» TASKS:
(1) Summarize the passage on photography copyright in two sentences.
(2) Please carry the passage on photography copyright forward from its final sentence.

» TEXT SHOWN:
━━━━━━━━━━━━━━━━━━━━━━━━━━━━━━

You can say there is no copyright, and then she has access to every photograph, but as long as there is a copyright there will be a person to fine. If it's not the photographer, it's another person. But at this point, the Copyright Act says it's not the photographer or the person in the photograph who owns the copyright; it's a third party most of the time.

    So basically, the two people involved, the photographer and the person in the photograph, should discuss those things and decide how to distribute the photograph. If the copyright belongs to the photographer.... The copyright is there to protect the work of an artist; it is not there to protect the privacy of the person. The Copyright Act says there's an artist who created something, and that artist should have the right to distribute his work and have money from that distribution.

    When you come to photography, what seems to be complex is very simple, in a way, compared to other arts like painting or writing. In all the other arts there's only one right--the copyright. In photography, the copyright is the right of the photographer to say, “This is what I've done”. Whatever is in the photograph does not belong to the photographer and never will. We don't ask for that. So when we ask for the copyright we're asking the government to say, “Yes, this person is the artist who created the work”. Then if I want to distribute this work that I own, I have many permissions to ask for, and privacy is just one.

    There's a law that protects all patents, so for any object I photograph that has a patent I have to ask the permission of the owner of the patent. If I photograph a can of Coke, there's a logo there. I have to ask permission of the Coke company. If there's a person in the photo, I have to ask the person for permission. So we don't want to own what's in the photograph. We're not asking that, and that's not why we're here. It won't change anything, because the person in the photograph will still have her say.

    The gentleman is saying he's afraid we will distribute the photograph without permission if you remove subsection 13(2). In fact, if you remove subsection 13(2) or even put something in it, the Supreme Court has said specifically that the privacy law is above the copyright law. It comes first, and whatever is in the copyright law comes second. So even if you put something in the Copyright Act, it may not affect it as well as you could.

    By giving the copyright to the person commissioning the work, you're giving it to a third party and rarely to the person in the photograph. When you give the copyright to the photographer, he has to ask that person. If you put a third party in there, suddenly there are three people involved and you have to ask permission of them so the photograph can be distributed. That makes it impossible. If the archivists are saying it's impossible now, it will be even worse at that point, because you'll be involving a third party. We're saying we want to simplify it so everybody knows who has the copyright--it's the photographer.

━━━━━━━━━━━━━━━━━━━━━━━━━━━━━━

Extracted page text data
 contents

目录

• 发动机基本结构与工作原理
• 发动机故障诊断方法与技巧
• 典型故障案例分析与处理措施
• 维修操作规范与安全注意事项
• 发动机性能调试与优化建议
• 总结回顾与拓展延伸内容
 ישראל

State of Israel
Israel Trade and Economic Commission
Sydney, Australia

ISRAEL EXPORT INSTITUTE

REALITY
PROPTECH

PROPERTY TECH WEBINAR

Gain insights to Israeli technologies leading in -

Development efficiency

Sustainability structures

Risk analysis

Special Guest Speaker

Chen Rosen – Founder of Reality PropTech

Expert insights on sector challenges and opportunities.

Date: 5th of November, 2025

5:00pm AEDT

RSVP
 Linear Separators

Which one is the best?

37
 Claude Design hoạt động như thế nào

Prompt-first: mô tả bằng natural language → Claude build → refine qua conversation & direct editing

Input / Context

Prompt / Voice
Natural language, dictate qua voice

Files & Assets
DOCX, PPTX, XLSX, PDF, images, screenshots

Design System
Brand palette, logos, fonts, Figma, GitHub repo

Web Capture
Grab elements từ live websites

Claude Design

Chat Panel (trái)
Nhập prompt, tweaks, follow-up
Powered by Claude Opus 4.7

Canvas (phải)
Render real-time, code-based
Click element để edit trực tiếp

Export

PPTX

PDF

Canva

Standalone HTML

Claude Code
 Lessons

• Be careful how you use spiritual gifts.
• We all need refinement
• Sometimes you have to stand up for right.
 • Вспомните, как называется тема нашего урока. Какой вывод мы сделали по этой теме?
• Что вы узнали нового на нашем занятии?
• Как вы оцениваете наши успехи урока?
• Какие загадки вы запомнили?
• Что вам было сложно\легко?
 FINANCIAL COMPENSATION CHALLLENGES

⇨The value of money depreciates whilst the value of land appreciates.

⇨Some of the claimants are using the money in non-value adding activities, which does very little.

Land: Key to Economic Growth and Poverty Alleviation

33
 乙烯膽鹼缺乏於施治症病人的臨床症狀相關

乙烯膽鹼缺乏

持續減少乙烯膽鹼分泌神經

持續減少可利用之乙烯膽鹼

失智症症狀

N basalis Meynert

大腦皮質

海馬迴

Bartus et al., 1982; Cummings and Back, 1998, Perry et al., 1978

━━━━━━━━━━━━━━━━━━━━━━━━━━━━━━

» EXPECTED OUTPUTS:
(1) The speaker argues that copyright in a photograph only recognizes the photographer as the artist who created the work, and that the photographer must still get other permissions, such as from the person pictured or a patent owner, before distributing it. Giving the copyright to the person commissioning the work would add a third party whose permission is also needed, so the speaker wants it to belong to the photographer to keep things simple.

(2)
    On the issue of a wedding, it's true that you pay more when you have a professional photographer. At that same wedding many people take photographs. You probably take some photographs, and the nephew takes some photographs, and the aunt takes some photographs. You don't have any problem distributing all these photographs among yourselves. Nobody asks questions, and there seems to be no problem in the whole family.

    But you know that when you hire the professional photographer there's a plus value. You pay them money, and you know there's a plus value and that this person has a copyright. You know that from the start. It doesn't have to be explained to anybody. Everybody knows that the person is a professional. In that sense, you know there will be negotiations. If you want to use them, he will not refuse that. He will negotiate with you on the terms of usage. That's how we want it.

º  +-(1625)  

    At this point, the Copyright Act gives the copyright to the commissioner. This will answer the part about the newspaper association. They say if you change the copyright it will change how they deal with labourers and contract people, but that's not true. All the labour negotiations are for staff, and staff won't be affected by that because all the copyright from staff will still be owned by the newspaper. No labour discussion will be changed in that because they will still own the copyright when it's a staff person.

    That changes when you have a freelance photographer. They say they're paying the fee for the airplane of the freelance photographer. That's fine, but they're also paying the fee for the writer to go there, and under the Copyright Act the writer has his copyright.

    They're also not saying what they're not paying for. For the staff, they're paying their vacation, pension, sick leave, employment insurance, insurance, and all of that. They're not paying that to the freelance photographer. The Copyright Act has always been there to tell those people they need to have money from other sources because they're not paid by those people.

º  +-(1630)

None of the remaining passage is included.